Market Value Projection for Tokenized Real-World Assets
McKinsey, a leading consulting firm, forecasts the market value of tokenized real-world assets to potentially reach $4 trillion by 2030. In a more conservative scenario, this market capitalization could still rise to around $2 trillion within the same timeframe. The adoption of tokenized assets is expected to be primarily driven by mutual funds, bonds, exchange-traded notes, loans, securitization, and alternative funds.
Factors Influencing Adoption of Tokenized Assets
McKinsey suggests that the adoption rate and timing of tokenized assets may vary across different asset classes, depending on factors such as expected benefits, feasibility, time to impact, and market participants’ risk appetite. Asset classes with higher market value, greater friction in the current value chain, less mature infrastructure, or lower liquidity are likely to benefit more from tokenization.

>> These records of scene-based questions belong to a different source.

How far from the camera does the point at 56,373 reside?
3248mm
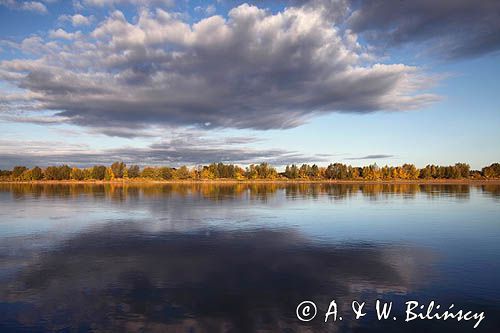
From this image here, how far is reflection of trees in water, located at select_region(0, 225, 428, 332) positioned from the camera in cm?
1594

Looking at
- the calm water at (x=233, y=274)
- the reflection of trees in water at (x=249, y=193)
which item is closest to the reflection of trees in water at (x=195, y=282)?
the calm water at (x=233, y=274)

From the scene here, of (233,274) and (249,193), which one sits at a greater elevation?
(249,193)

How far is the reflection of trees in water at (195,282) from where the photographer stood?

Challenges and Opportunities in the Tokenization Landscape
Despite the promising outlook for tokenized real-world assets, McKinsey highlights potential risks for early movers in this evolving landscape. Regulatory and legal uncertainties in various jurisdictions pose challenges, and the widespread availability of wholesale tokenized cash and deposits for settlement is still a pending development. As the industry progresses, both risks and rewards are to be considered by participants.